Fake Murder Games, Real Tension and Laughter

Kevin listens to other players’ storylines. Details are usually embedded in different storylines. Dec.7, 2021. Photo by Xinrou Shu

In a dimly lit room, six players gather at the table, frowning, ruminating and analyzing the clues. Tension looms. The murderer could be anyone, but everyone appears to be innocuous. For a murder mystery, cliques and betrayals are common – the murderer is in disguise while the others are suspicious of the murderer. Lies, tricks, secrets, the best liar wins.

It is scripted murders, a.k.a jubensha, one of the latest crazes among young Chinese. This immersive role-play game only requires several players and a host sitting in a theme room to sort out cases like fake murders. Each player is assigned to a character with a different script for a storyline, including the murderer. Suspense and excitement unfold as players act out the roles, discuss the story lines, share the clues and talk to each other one on one.

▶ [Given request a]
Reproduce the article on scripted murder games word for word, from its headline to its final sentence.

▶ [Information given]
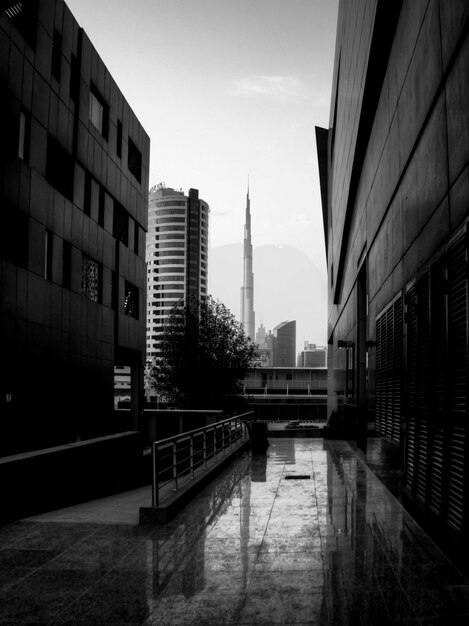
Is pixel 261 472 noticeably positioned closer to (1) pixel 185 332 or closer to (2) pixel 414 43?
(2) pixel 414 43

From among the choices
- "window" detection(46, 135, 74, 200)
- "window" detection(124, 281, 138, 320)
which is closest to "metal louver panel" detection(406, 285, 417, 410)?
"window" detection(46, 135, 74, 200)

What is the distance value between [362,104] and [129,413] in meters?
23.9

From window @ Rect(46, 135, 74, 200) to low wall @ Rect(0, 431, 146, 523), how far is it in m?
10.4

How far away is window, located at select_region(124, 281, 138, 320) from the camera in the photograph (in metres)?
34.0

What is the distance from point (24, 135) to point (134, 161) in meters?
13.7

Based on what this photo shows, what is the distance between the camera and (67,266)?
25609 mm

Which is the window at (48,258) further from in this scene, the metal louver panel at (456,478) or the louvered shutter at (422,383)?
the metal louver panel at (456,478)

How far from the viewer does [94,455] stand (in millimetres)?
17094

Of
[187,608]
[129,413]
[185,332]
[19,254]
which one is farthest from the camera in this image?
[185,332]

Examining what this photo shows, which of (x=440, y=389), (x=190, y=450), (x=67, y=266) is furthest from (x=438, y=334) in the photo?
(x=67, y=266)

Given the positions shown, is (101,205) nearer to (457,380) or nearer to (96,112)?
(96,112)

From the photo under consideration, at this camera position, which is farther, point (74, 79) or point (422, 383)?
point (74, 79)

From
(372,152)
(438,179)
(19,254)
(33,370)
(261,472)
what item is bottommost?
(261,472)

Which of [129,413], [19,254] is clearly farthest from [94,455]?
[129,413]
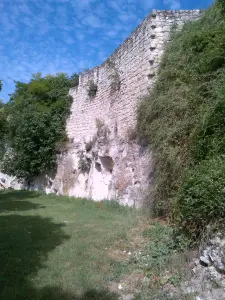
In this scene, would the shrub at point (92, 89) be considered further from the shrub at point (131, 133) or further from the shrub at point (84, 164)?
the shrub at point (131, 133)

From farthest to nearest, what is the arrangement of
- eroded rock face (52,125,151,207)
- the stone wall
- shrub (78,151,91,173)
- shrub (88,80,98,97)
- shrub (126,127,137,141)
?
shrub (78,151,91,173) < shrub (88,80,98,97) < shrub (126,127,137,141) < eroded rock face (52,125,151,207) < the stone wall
* * *
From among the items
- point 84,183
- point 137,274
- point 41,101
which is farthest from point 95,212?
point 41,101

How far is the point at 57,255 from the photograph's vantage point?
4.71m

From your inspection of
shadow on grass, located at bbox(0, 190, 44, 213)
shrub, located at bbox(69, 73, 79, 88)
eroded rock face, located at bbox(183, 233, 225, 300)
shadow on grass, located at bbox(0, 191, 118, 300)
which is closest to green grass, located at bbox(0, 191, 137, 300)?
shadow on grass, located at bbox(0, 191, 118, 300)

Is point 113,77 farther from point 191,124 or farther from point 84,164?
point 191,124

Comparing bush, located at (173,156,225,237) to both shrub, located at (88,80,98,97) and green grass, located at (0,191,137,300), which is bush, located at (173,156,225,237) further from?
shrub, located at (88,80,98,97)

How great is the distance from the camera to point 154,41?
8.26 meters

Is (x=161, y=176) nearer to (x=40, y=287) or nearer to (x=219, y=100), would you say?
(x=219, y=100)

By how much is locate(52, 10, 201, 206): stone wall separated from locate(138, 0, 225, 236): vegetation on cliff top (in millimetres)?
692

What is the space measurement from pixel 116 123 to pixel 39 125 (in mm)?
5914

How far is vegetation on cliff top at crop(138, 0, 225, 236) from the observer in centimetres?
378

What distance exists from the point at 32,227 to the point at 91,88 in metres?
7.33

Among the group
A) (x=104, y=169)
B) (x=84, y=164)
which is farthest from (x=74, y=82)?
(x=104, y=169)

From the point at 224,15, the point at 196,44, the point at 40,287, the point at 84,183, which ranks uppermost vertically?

▶ [Given request b]
Gather every line in the rows that contains the word "scene".

▶ [Answer a]
Fake Murder Games, Real Tension and Laughter

Kevin listens to other players’ storylines. Details are usually embedded in different storylines. Dec.7, 2021. Photo by Xinrou Shu

In a dimly lit room, six players gather at the table, frowning, ruminating and analyzing the clues. Tension looms. The murderer could be anyone, but everyone appears to be innocuous. For a murder mystery, cliques and betrayals are common – the murderer is in disguise while the others are suspicious of the murderer. Lies, tricks, secrets, the best liar wins.

It is scripted murders, a.k.a jubensha, one of the latest crazes among young Chinese. This immersive role-play game only requires several players and a host sitting in a theme room to sort out cases like fake murders. Each player is assigned to a character with a different script for a storyline, including the murderer. Suspense and excitement unfold as players act out the roles, discuss the story lines, share the clues and talk to each other one on one.

▶ [Answer b]
Which is the window at (48,258) further from in this scene, the metal louver panel at (456,478) or the louvered shutter at (422,383)?
In this scene, would the shrub at point (92, 89) be considered further from the shrub at point (131, 133) or further from the shrub at point (84, 164)?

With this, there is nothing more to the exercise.